But as for me, my prayer [is] unto thee, O Lord
Christ betook himself to prayer in these circumstances, and not to railing and reviling again: he applied to his divine Father, and committed himself to him that judgeth righteously, and prayed both for himself and for his enemies too: and this he did
[in] an acceptable time;
or "a time of good will" F3; which was the time of his sufferings and death; so called, because the good will and pleasure of God was seen therein; in not sparing his Son, his own and only begotten Son, his beloved Son, and delivering him up to justice and death for the worst of sinners; and because at this time the good will of God was done: Christ laid down his life by the commandment of his Father, offered himself a sacrifice by the will of God, and hereby the law of God was fulfilled, justice satisfied, and the work of man's redemption finished; which was the pleasure of the Lord, that prospered in his hands; and therefore this must be an acceptable time to God.

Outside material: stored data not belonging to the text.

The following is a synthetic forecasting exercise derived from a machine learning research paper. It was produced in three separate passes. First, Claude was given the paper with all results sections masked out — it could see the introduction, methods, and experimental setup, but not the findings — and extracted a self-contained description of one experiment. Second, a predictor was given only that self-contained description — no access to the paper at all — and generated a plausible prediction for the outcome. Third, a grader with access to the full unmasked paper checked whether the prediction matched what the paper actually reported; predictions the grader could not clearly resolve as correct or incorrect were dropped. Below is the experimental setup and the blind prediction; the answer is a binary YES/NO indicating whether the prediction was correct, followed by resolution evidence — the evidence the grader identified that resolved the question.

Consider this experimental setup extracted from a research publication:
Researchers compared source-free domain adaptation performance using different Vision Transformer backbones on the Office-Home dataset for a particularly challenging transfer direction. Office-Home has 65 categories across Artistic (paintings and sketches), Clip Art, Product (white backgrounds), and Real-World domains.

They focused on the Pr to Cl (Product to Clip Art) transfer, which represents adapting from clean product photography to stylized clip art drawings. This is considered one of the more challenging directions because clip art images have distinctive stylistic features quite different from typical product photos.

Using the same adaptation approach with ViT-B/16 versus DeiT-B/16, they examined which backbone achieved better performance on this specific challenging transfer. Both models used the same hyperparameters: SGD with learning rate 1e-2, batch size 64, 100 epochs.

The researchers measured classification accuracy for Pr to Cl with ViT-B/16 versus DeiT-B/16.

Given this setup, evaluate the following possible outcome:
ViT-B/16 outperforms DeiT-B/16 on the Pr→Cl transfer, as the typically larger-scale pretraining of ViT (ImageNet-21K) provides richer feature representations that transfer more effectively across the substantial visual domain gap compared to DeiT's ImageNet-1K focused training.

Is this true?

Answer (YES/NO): NO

The sufferings of Christ were well pleasing to him; the sacrifice of Christ was for a sweet smelling savour; the righteousness of Christ was acceptable to him, the law being magnified and made honourable by it: peace was now made by the blood of his cross; the perfections of God were glorified, his purposes executed, his promises fulfilled, his covenant confirmed, and his people saved; and so a proper time for the Mediator to offer up his supplications and prayers, in which he was heard, as appears from ( Isaiah 49:8 ) ;
O God, in the multitude of thy mercy;
these words, according to the accents in the Hebrew text, should be rendered in connection with the preceding words, thus: "in the time of good will, O God"; or "in the time of the good will of God, through the multitude of thy mercy"; and then the sense is, that the acceptable time was owing to the greatness of divine mercy; it was from hence that the dayspring from on high visited men; or Christ came in the flesh, and suffered in the room and stead of sinners; in which there was a wonderful display of the abundant mercy of God to men; for otherwise there was none shown to the surety and Saviour; he was not spared, but delivered up; and then it follows,
hear me, in the truth of thy salvation;
or "because of", or "by thy true salvation" F4; that which God contrived in council, and secured in covenant, and sent his Son to effect, and which he is become the author of, is a true and real salvation; not figurative and shadowy, as the salvation of Israel out of Egypt and Babylon were: or because of the truth and faithfulness of God, who had promised salvation to the Messiah, that he should be carried through his sufferings, be raised from the dead, and be crowned with glory and honour; and therefore he prays he might be heard on this account, and his prayer follows, and the several petitions in it.